**Aim of the task:** Write out the entries, please, from the line containing "How much distance" through their final line, exactly and with nothing else.

**Input records:**
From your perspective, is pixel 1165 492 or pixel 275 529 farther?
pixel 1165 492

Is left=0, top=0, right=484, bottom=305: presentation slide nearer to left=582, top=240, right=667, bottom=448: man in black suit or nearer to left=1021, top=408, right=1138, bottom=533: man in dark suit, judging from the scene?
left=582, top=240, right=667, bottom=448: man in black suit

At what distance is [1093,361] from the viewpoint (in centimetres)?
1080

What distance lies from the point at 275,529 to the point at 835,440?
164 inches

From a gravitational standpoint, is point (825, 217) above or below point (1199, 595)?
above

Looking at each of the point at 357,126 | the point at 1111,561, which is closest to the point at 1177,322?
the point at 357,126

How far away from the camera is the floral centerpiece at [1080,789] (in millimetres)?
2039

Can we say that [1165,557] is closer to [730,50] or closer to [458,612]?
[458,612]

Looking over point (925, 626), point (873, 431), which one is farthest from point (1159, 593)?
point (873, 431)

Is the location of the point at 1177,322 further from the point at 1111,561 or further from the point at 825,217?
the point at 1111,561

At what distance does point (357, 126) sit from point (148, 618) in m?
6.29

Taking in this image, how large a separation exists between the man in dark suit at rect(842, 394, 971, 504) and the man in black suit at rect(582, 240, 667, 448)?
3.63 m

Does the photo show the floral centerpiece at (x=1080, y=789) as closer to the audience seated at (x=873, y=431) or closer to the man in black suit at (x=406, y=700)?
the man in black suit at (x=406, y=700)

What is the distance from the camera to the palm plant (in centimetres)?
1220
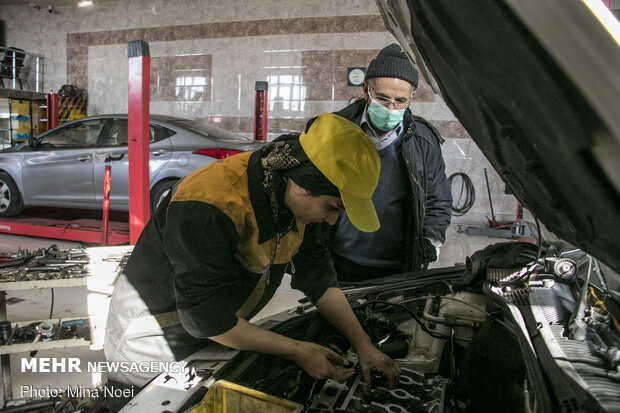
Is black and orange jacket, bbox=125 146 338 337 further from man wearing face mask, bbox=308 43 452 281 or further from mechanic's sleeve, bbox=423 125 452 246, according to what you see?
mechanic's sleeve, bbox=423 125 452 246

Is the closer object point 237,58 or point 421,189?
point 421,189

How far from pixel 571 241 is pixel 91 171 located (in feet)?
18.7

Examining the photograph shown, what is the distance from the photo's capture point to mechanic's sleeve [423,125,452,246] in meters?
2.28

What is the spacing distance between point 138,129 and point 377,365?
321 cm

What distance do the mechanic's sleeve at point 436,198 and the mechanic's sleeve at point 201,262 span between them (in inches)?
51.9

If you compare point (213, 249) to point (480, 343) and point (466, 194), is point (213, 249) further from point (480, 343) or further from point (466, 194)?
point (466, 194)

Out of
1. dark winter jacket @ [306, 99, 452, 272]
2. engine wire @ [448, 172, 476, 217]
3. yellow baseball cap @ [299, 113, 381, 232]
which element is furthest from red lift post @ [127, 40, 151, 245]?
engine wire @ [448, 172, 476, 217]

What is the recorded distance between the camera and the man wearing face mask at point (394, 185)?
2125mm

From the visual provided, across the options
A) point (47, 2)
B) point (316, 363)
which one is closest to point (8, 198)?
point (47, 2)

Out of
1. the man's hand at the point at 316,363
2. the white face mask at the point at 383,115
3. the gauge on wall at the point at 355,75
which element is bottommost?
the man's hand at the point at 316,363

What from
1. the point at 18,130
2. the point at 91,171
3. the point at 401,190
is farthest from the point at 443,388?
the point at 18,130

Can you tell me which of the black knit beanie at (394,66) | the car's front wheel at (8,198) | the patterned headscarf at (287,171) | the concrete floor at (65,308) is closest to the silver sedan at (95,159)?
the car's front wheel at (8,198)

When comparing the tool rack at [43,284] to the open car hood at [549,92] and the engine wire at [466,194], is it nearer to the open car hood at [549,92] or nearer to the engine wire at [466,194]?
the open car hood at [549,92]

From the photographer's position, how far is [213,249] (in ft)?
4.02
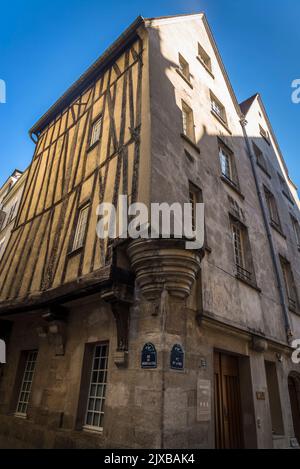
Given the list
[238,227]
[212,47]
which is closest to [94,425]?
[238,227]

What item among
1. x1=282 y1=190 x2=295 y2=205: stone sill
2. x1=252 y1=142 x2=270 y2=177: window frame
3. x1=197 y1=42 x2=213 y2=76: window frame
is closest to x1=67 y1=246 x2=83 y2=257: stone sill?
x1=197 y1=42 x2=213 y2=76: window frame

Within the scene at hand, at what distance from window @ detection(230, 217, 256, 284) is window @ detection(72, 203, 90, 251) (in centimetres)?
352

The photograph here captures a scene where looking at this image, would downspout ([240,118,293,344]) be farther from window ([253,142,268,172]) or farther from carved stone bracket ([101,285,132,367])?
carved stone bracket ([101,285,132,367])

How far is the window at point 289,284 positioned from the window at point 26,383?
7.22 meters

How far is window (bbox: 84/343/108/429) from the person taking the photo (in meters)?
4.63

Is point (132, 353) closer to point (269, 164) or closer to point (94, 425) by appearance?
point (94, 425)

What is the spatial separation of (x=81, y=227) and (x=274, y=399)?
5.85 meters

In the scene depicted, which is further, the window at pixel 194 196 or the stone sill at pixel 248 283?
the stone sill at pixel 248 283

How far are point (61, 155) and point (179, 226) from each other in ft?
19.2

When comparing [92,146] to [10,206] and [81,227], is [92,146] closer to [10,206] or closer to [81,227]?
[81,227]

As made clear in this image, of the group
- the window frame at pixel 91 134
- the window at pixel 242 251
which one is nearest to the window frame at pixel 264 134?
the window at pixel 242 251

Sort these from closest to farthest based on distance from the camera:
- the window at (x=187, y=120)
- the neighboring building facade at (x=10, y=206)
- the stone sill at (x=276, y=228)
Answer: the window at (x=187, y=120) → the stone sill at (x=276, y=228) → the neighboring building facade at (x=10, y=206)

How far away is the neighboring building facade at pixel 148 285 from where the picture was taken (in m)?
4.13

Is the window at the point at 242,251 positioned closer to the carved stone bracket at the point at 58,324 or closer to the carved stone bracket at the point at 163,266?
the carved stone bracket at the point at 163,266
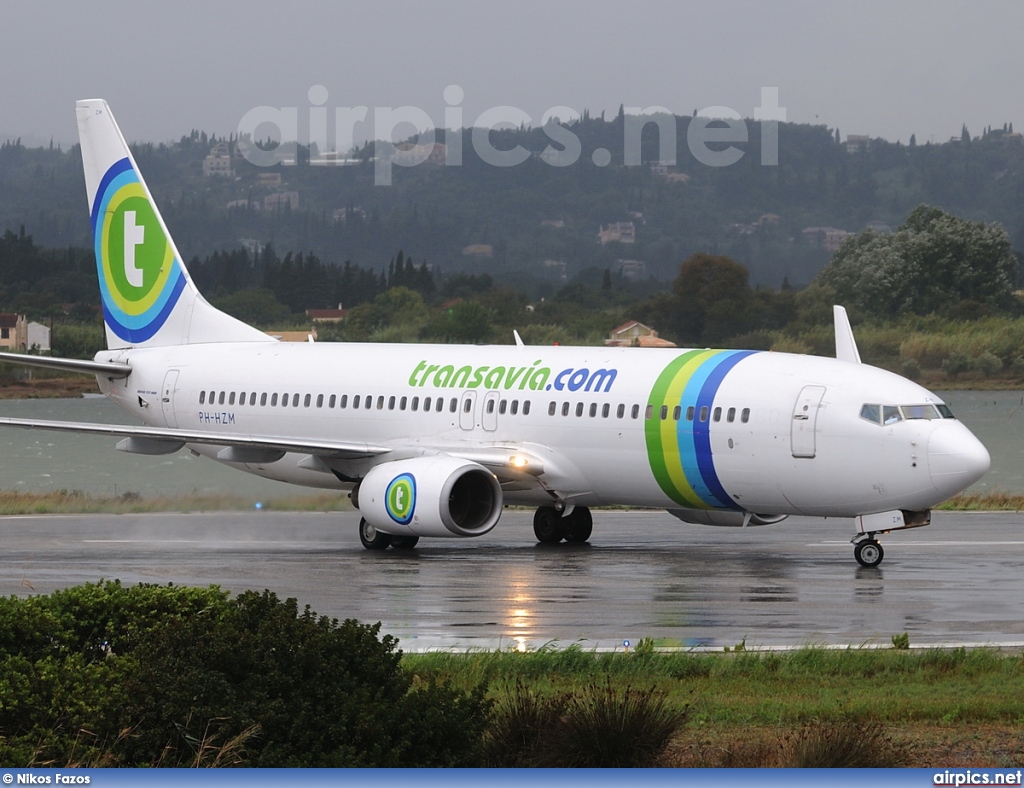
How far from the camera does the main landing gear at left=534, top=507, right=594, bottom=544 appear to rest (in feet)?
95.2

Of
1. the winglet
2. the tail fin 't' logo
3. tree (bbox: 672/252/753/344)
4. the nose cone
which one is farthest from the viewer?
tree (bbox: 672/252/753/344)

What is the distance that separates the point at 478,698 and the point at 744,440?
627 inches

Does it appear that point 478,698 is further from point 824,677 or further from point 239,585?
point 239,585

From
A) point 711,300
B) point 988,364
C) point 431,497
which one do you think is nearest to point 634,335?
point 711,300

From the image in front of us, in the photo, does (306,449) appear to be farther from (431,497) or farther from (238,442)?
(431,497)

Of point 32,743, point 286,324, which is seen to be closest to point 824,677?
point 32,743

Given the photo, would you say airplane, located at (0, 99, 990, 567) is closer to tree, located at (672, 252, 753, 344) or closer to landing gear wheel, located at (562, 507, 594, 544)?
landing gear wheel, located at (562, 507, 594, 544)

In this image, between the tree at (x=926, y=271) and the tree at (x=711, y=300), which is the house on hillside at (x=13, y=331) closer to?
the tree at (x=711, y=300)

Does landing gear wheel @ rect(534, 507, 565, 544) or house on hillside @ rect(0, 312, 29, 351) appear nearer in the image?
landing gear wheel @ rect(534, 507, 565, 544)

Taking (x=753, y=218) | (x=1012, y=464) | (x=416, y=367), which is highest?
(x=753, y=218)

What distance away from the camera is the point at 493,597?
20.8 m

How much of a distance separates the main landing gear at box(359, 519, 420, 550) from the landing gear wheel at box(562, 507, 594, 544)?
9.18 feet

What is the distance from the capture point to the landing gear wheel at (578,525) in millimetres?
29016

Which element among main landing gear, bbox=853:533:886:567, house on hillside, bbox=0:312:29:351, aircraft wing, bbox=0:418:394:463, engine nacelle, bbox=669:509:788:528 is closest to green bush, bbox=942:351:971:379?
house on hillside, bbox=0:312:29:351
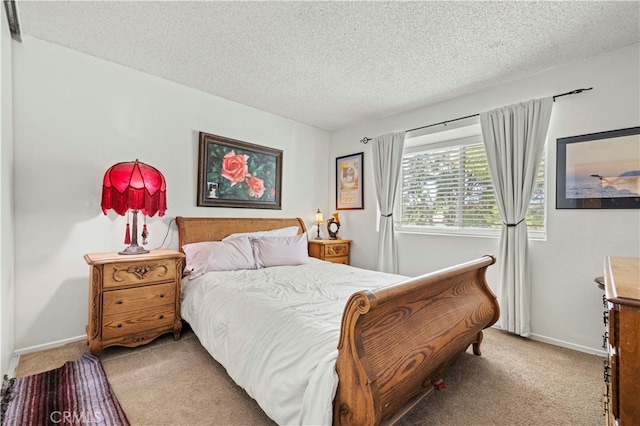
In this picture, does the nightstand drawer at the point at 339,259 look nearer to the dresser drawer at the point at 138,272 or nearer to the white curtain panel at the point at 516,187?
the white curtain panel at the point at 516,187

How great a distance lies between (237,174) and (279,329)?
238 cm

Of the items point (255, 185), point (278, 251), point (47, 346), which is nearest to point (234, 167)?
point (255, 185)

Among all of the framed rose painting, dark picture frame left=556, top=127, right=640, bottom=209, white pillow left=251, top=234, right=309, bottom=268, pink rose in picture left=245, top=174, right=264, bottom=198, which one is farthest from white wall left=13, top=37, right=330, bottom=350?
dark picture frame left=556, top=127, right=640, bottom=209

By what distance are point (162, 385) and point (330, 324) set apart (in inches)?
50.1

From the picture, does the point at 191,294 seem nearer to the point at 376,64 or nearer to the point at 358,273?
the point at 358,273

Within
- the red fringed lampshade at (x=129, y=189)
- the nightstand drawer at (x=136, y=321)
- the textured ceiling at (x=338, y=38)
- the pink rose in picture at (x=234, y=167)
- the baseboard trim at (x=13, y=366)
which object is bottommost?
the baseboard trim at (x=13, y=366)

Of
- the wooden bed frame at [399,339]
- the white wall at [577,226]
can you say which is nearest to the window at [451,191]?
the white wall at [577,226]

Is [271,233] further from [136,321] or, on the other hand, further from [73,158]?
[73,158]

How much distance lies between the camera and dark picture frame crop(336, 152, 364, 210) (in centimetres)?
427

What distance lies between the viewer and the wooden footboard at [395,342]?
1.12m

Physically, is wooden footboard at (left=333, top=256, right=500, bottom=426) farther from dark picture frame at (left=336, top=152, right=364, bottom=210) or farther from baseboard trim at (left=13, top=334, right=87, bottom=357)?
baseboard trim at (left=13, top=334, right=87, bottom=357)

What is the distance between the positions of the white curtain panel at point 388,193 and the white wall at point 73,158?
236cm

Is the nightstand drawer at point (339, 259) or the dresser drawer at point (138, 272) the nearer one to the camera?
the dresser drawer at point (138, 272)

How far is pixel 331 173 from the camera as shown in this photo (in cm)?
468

**Result:**
How much distance lies between the camera and dark picture frame crop(336, 152, 364, 210) (in centimetres)?
427

What distance lies between the viewer and the wooden footboard at [395,342]?
1.12m

Physically, is wooden footboard at (left=333, top=256, right=500, bottom=426) farther from dark picture frame at (left=336, top=152, right=364, bottom=210) or farther from baseboard trim at (left=13, top=334, right=87, bottom=357)?
baseboard trim at (left=13, top=334, right=87, bottom=357)

What is the distance between the positions of the white curtain panel at point 388,193 and the white wall at point 73,158?
236cm

Is the nightstand drawer at point (339, 259) or the dresser drawer at point (138, 272) the nearer one to the camera?
the dresser drawer at point (138, 272)

How far is pixel 331 173 from the camera as shown in this photo (in cm)?
468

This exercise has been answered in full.